Если поезд А отправляется из Торонто в шесть часов пополудни и движется на восток со скоростью сто километров в час, а поезд Б отправляется из Оттавы в семь часов пополудни и движется на запад со скоростью сто двадцать километров в час, сколько будет времени, когда они встретятся?
«Заклинанье! очарован / И беззвучной цепью скован, / Без конца томись, страдай / И в страданьях увядай!»[5]
Вспышка света: Сири отключается.
К тому же, добавляет Блу, невесомо подступая к ящику, чтобы убрать его в тяжелую сумку, стоящую рядом, в Онтарио паршиво. Так сказано пророками[6].
Экран снова вспыхивает; она удивленно отступает назад. На экране начинают мелькать слова, и ее глаза округляются, а бело-голубой свет экрана отражается от хромированных губ, которые медленно растягиваются в хищном оскале.
Она в последний раз клацает клавишами, после чего стряхивает их с пальцев, блеск с губ, железо с рук.
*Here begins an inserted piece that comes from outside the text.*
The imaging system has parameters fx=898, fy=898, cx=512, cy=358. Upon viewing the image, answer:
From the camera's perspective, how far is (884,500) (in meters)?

Когда она отступает и исчезает в косе, узорчатая груда скукоживается, ржавеет, осыпается хлопьями, неотличимыми от мелкого песка на полу пещеры. Ищейка, пришедшая по ее следу, различает каждую крупинку.
Дорогая Блу-да-буди,
Какое дерзновенное вмешательство! Снимаю шляпу. В жизни бы не поверила, что ваша сторона рискнет прочесывать Прядь 8827 в таких низовьях будущего, если бы не узнала твой фирменный стиль. Я содрогаюсь при мысли о равновеликом ответном вторжении не дай причинность коменданту когда-либо послать меня в один из ваших молочно-кисельных, пышно цветущих эльфийских миров, изобилующих стройными деревьями бузины, нейронной пыльцой, пчелами, собирающими воспоминания с глаз и языков, медовыми библиотеками, сочащимися знаниями из сот. Я не питаю иллюзий, что преуспею. Ты найдешь меня мгновенно, раздавишь быстрее, чем я тебя, в вашей растительности за мной протянется гниющий след, как бы я ни старалась ступать невесомо. Мой углеродный след такой же зеленый, как черенковское излучение.
(Знаю, знаю: излучение Черенкова вовсе не зеленого, а в общем синего цвета. Но зачем же портить хорошую шутку фактами.)
Но ты хороша. Я едва услышала признаки твоего приближения я не стану их тут называть, думаю, ты прекрасно понимаешь почему. Если хочешь, представь, как я сижу на этой лестнице на корточках, подтянув колени к подбородку, вне поля твоего зрения, и считаю шаги воровки, когда та поднимается по ступеням. У тебя неплохо получается. Тебя растили специально для этой цели? Как у вас в принципе все это устроено? Тебя создавали, заранее зная, кем ты станешь; репетировали с тобой каждый твой шаг; натаскивали в каком-нибудь особенном месте, которое представляется мне не иначе как жутковатой версией летнего лагеря, где с тебя не сводили бдительного взгляда участливые и вечно улыбающиеся вожатые?